In contrast to the near ritualistic, primal quality of Schoofs’s work, the material of David Alan Broome’s Ominousty was drawn from Billy Joel’s popular hit Honesty. A phrase from the song was programmed into an electronic piano keyboard, cued to play back at various speeds as the keys were depressed by Bearthoven’s pianist, Karl Larson. Starting out as a haze of chipmunk-like shrieks, the underlying song gradually came into focus as the piece progressed, eliciting a raucous, jovial reaction from the audience and succeeding in Broome’s mission to “make the familiar unfamiliar.”
Much of the second half was eclipsed by a moderate shadow, cast by the questionable taste and judgement exhibited by Artistic Director Du Yun in programming her own work, a move that deviates from the presumable responsibilities of the position, though Yun does meet the criteria, being a composer under the age of 40. Appearing on an elevated platform, and channeling the aesthetic of Cruella De Vil from beneath a punky, black and white wig, Yun participated in the performance, shouting and wailing over improvised material performed by Bearthoven. The overblown theatricality of the piece and its confusing elements (such as a slow-motion film of people mourning over a corpse at a funeral, the inclusion of which was never adequately explained) seemed to compete directly with the others, right down to Yun’s melodramatic and nonsensical vocalizations, which mirrored those of Schoofs to a cartoonish degree, channeling shades of Bjork.

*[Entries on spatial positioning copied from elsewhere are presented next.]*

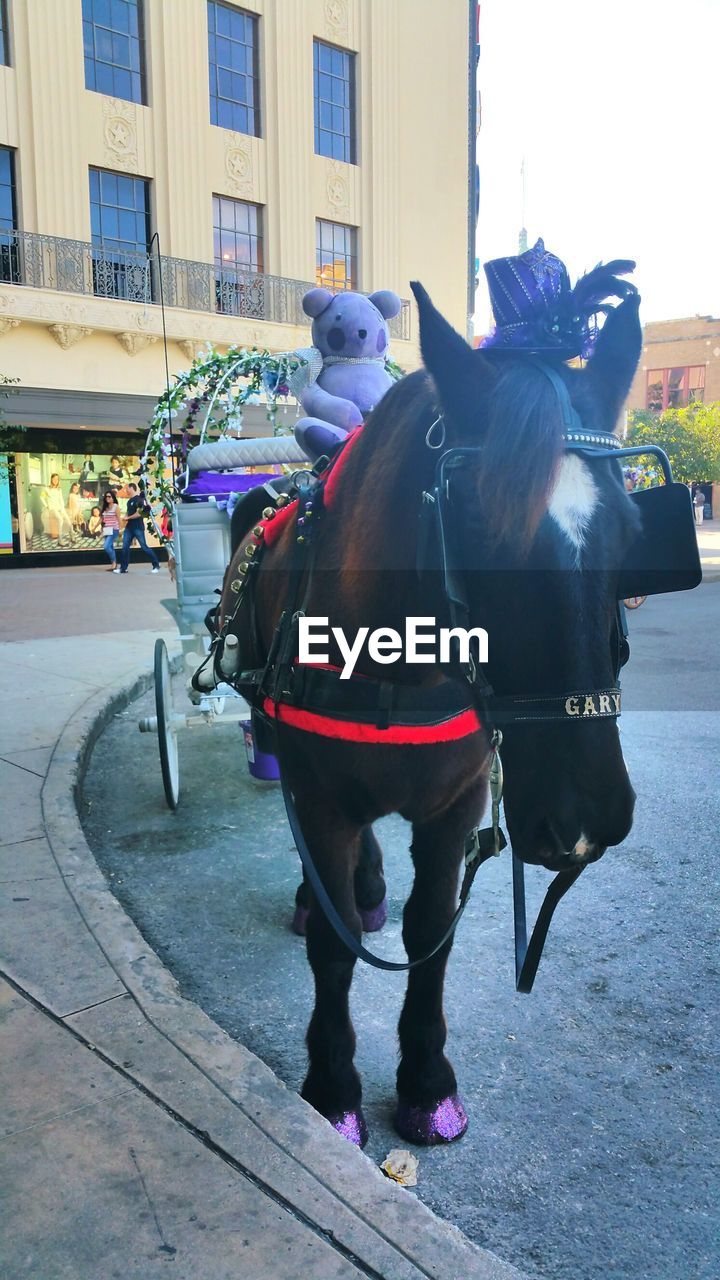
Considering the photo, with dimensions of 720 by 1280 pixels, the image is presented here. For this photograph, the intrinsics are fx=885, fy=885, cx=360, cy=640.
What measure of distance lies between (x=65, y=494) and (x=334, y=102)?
12.1 meters

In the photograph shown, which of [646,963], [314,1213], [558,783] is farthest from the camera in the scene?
[646,963]

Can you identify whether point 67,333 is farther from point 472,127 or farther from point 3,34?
point 472,127

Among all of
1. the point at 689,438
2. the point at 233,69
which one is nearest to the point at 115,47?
the point at 233,69

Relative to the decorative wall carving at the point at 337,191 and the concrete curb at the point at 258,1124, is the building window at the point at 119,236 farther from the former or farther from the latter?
the concrete curb at the point at 258,1124

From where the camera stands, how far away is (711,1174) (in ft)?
7.20

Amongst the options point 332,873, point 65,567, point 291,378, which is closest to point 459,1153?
point 332,873

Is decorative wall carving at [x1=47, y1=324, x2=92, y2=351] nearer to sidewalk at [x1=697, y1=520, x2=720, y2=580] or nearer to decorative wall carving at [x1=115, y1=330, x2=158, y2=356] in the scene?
decorative wall carving at [x1=115, y1=330, x2=158, y2=356]

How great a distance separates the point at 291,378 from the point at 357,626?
310 centimetres

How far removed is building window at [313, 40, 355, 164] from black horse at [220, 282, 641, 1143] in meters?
23.4

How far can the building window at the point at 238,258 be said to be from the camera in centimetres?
2067

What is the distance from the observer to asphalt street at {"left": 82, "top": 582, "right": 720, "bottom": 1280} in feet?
6.88

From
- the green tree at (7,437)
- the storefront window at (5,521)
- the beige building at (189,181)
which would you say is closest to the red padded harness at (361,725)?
the green tree at (7,437)

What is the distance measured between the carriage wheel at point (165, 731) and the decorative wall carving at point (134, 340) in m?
16.0

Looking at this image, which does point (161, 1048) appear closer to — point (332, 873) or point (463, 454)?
point (332, 873)
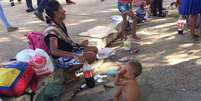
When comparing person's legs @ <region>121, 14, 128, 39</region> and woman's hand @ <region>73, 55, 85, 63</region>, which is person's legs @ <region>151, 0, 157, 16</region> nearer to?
person's legs @ <region>121, 14, 128, 39</region>

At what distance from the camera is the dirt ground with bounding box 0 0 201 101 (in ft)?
17.1

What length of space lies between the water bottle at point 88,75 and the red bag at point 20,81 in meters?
0.69

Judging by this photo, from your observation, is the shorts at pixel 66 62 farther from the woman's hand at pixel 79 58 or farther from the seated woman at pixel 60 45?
the woman's hand at pixel 79 58

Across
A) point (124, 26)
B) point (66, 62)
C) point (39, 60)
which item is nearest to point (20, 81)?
point (39, 60)

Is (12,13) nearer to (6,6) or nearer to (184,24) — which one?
(6,6)

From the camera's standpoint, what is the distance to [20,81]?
4.70m

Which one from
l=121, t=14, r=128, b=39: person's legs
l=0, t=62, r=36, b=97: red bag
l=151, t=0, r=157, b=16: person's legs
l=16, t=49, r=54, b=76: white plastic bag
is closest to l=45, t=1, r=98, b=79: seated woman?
l=16, t=49, r=54, b=76: white plastic bag

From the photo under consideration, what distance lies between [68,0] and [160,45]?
18.4 ft

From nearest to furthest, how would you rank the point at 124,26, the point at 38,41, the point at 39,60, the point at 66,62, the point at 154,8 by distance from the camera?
the point at 39,60 < the point at 38,41 < the point at 66,62 < the point at 124,26 < the point at 154,8

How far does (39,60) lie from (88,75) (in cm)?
74

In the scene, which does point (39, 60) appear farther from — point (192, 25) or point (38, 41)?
point (192, 25)

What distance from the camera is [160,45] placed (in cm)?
727

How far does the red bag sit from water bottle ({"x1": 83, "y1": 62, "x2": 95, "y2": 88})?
27.2 inches

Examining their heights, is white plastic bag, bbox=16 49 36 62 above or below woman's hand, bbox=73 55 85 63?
above
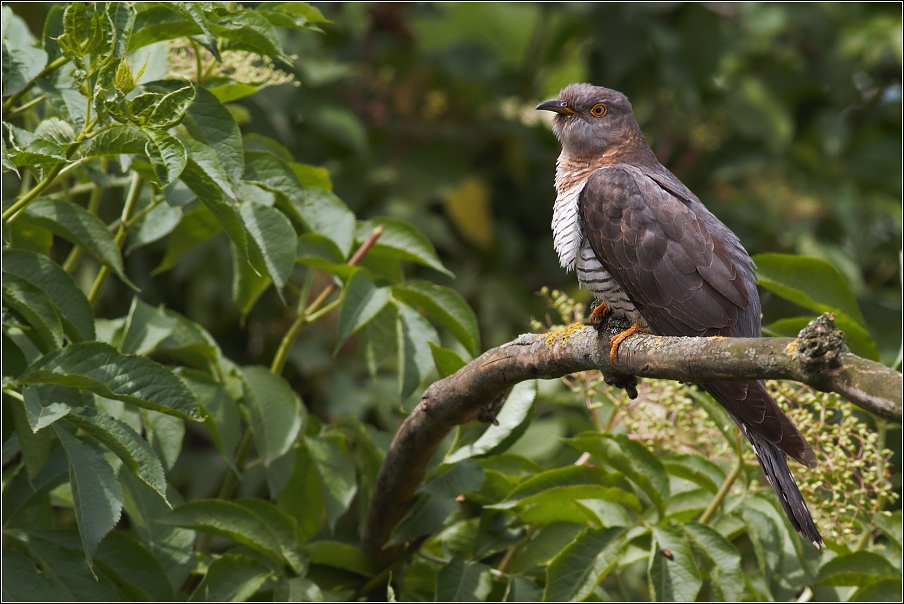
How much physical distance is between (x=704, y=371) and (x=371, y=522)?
1.37 meters

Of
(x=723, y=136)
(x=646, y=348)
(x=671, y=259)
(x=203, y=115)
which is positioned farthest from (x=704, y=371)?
(x=723, y=136)

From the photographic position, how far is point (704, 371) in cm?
169

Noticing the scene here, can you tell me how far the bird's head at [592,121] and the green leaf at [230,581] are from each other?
1.92 meters

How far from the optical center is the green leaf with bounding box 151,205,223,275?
2803mm

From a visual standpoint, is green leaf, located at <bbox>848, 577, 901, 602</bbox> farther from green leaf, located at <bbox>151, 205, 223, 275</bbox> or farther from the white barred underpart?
green leaf, located at <bbox>151, 205, 223, 275</bbox>

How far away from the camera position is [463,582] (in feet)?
8.46

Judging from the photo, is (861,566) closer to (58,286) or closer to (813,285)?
(813,285)

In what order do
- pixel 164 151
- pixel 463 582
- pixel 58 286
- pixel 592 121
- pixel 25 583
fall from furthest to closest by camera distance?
pixel 592 121 < pixel 463 582 < pixel 58 286 < pixel 25 583 < pixel 164 151

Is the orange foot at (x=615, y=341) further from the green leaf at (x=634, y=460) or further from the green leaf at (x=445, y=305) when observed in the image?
the green leaf at (x=445, y=305)

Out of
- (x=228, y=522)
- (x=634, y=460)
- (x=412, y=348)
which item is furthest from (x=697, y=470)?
(x=228, y=522)

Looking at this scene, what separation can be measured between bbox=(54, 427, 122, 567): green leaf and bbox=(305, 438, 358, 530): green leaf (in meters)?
0.75

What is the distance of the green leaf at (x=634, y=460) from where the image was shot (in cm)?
258

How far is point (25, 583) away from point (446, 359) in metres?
1.27

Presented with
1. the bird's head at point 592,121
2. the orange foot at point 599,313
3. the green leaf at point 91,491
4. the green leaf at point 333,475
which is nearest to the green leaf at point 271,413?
the green leaf at point 333,475
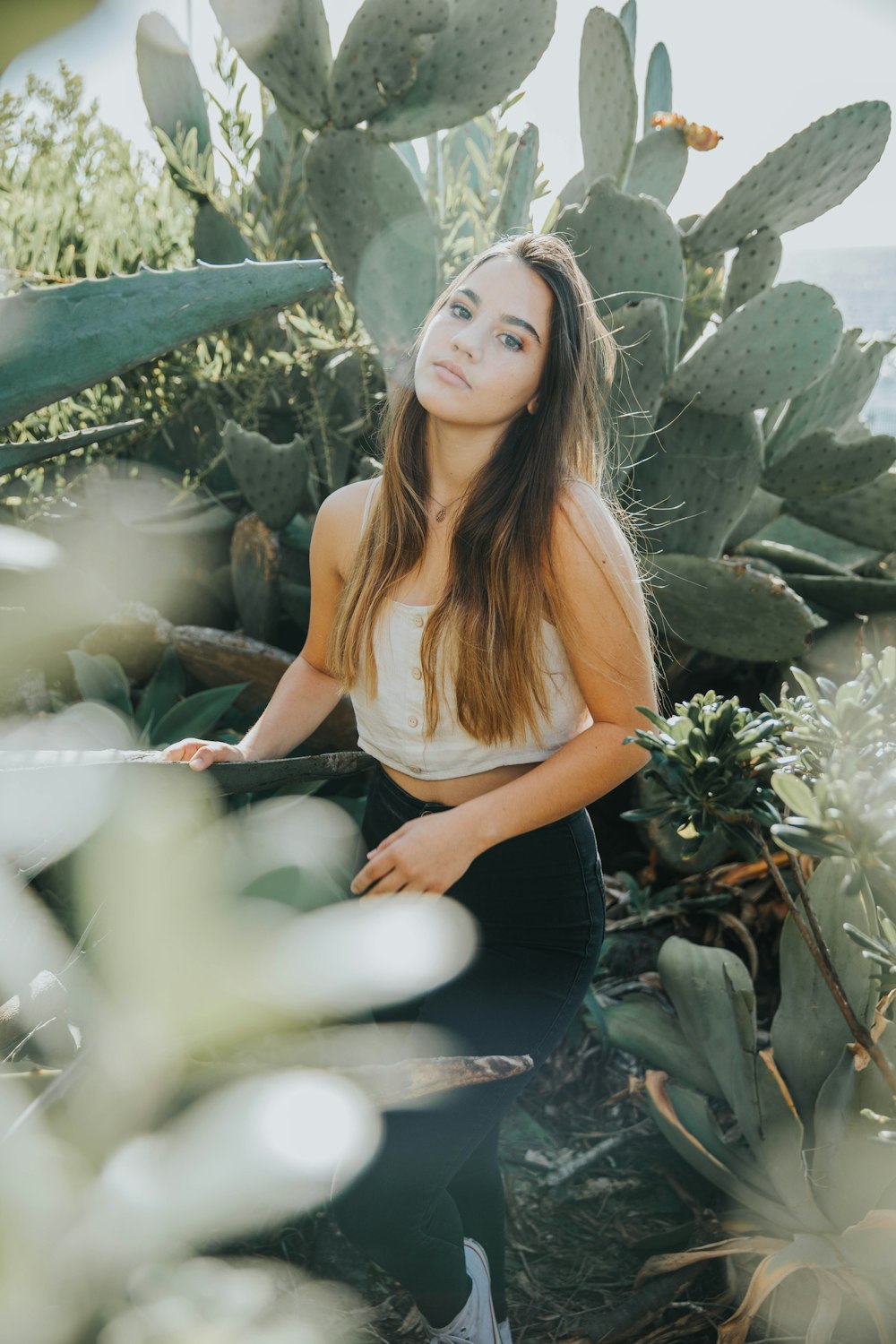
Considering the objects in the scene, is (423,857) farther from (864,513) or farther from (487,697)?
(864,513)

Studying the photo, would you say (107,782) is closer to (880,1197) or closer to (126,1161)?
(126,1161)

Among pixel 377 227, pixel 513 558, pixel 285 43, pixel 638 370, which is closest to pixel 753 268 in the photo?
pixel 638 370

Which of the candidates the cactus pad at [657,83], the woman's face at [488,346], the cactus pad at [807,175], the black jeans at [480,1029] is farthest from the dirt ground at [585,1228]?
the cactus pad at [657,83]

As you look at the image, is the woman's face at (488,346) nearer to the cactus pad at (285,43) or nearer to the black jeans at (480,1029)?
the black jeans at (480,1029)

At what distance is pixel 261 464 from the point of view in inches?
83.0

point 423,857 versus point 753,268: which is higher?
point 753,268

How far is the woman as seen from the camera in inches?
46.5

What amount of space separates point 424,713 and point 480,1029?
0.39m

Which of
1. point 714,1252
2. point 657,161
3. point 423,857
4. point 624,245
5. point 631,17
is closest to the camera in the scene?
point 423,857

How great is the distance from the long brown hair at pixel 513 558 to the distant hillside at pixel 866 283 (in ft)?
5.66

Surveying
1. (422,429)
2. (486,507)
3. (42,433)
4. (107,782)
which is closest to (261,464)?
(42,433)

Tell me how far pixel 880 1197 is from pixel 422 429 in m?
1.15

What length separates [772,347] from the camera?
6.79 ft

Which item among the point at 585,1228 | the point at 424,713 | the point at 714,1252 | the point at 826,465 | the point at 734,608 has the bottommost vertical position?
the point at 585,1228
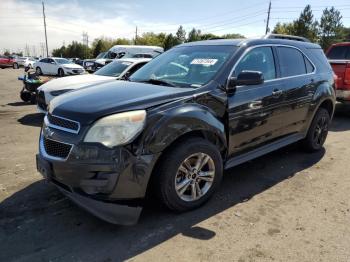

With so much emphasis being placed upon the exclusive, competitive nature of being chosen by MATA, and the career building potential that follows, the question that comes most prominently to mind is what virtuous work was precluded from this coveted opportunity to make room for this forum?
The final work of the evening (commissioned by MATA) was another exercise in multimedia, Adam de la Cour‘s Corporate Talent Factor’s Next Top Idol!, which consisted of a short film showcasing the composer in various vaudevillian antics and a live score performed by Bearthoven in sync with the film. While the film was entertaining, its farcical critique of global corporate culture and greed was rather unoriginal and came across as little more than preachy.